我尝试使用kubeadm构建HA集群,以下是我的配置:
kind: MasterConfiguration
kubernetesVersion: v1.11.4
apiServerCertSANs:
- "aaa.xxx.yyy.zzz"
api:
controlPlaneEndpoint: "my.domain.de:6443"
apiServerExtraArgs:
apiserver-count: 3
etcd:
local:
image: quay.io/coreos/etcd:v3.3.10
extraArgs:
listen-client-urls: "https://127.0.0.1:2379,https://$(curl -s http://169.254.169.254/latest/meta-data/local-ipv4):2379"
advertise-client-urls: "https://$(curl -s http://169.254.169.254/latest/meta-data/local-ipv4):2379"
listen-peer-urls: "https://$(curl -s http://169.254.169.254/latest/meta-data/local-ipv4):2380"
initial-advertise-peer-urls: "https://$(curl -s http://169.254.169.254/latest/meta-data/local-ipv4):2380"

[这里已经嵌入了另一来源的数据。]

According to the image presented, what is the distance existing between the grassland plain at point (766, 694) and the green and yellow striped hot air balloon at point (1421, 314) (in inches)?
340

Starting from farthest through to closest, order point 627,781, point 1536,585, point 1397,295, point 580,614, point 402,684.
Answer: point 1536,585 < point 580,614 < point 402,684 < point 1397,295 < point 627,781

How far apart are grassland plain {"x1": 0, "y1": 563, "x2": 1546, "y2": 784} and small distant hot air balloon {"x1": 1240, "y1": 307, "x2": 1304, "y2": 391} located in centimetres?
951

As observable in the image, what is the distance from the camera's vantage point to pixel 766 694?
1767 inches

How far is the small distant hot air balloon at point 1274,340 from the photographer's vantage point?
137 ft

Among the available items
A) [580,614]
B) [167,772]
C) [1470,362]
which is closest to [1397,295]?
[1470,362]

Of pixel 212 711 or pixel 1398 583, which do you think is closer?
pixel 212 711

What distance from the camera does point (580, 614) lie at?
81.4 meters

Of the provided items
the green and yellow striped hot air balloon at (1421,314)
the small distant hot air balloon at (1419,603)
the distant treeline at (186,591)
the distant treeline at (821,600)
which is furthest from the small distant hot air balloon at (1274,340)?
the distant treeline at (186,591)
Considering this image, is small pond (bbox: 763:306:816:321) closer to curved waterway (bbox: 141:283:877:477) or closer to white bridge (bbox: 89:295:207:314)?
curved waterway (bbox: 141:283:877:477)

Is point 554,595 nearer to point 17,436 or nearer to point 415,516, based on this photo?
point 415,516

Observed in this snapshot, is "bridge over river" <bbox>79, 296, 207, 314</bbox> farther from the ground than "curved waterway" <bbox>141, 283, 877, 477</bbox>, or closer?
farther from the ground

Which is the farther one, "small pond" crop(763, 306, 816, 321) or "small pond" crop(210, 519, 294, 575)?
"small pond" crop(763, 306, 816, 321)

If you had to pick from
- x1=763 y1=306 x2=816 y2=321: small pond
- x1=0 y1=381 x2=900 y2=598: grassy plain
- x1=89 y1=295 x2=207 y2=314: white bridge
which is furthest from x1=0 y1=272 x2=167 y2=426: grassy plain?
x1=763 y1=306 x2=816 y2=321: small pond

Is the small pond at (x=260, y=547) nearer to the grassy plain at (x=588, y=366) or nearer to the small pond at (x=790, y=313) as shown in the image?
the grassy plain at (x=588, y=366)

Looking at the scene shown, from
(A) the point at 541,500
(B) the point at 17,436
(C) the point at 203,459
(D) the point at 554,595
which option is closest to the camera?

initial-cluster-state: "new"
initial-cluster-token: "kubernetes-cluster"
initial-cluster: ${CLUSTER}
name: $(hostname -s)
localEtcd:
serverCertSANs:
- "$(hostname -s)"
- "$(curl -s http://169.254.169.254/latest/meta-data/local-ipv4)"
peerCertSANs:
- "$(hostname -s)"
- "$(curl -s http://169.254.169.254/latest/meta-data/local-ipv4)"
networking:
podSubnet: "${POD_SUBNET}/${POD_SUBNETMASK}"
bootstrapTokens:
- groups:
- system:bootstrappers:kubeadm:default-node-token
token: foobar.fedcba9876543210
ttl: 24h0m0s
usages:
- signing
- authentication我在所有三个节点上运行此命令,并启动这些节点。在加入calico之后,看起来一切都很好,我甚至成功地添加了一个工人:
ubuntu@master-2-test2:~$ kubectl get nodes
NAME STATUS ROLES AGE VERSION
master-1-test2 Ready master 1h v1.11.4
master-2-test2 Ready master 1h v1.11.4
master-3-test2 Ready master 1h v1.11.4
node-1-test2 Ready <none> 1h v1.11.4看着控制平面,一切看起来都很好。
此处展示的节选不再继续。